The discrepancy for the northern trajectory, however, was larger in comparison. They were therefore able to conclude that the aircraft headed south towards an area in the southern Indian Ocean west of Australia.

But the scientists did not stop at that. They checked the model using actual data from aircraft travelling along similar routes. The model worked as expected, and the results were announced on Monday.

The job of narrowing the search down further has fallen to those who analyse satellite images that cover the southern Indian Ocean. Depending on their functions, the imaging instruments carried by these satellites have different resolutions and spatial coverage.

For example, meteorological satellites need to observe a wide area, but they do not require a high resolution. On the other hand, there are satellites capable of acquiring very high resolution images, but have a limited spatial coverage.

These latter satellites can detect objects as small as half a metre wide. But each scene covers only about 15km or less.

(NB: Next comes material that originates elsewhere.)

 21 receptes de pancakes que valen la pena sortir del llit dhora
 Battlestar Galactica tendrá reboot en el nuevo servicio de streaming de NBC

They also travel in their respective fixed orbits governed by gravity, and cannot be steered at will.

Then, there is the problem of cloud cover. To look for debris over such a vast area is sometimes described as looking for a needle in a haystack. In this case, however, no one knew where the haystack was.

New radar data showing that the plane was going faster between the South China Sea and the Strait of Malacca, and therefore running out of fuel more quickly than was previously believed, has led to a further modification of the search zone.

Hopefully, some of the debris can be recovered soon.

After that, yet another group of experts, this time from the aviation industry, will work on the mystery of Flight MH370's disappearance.

Only then will the world know what really happened to the ill-fated plane, and the relatives of those on board may finally have some sense of closure.

The writer is principal research scientist and head of research at the Centre for Remote Imaging, Sensing and Processing, National University of Singapore.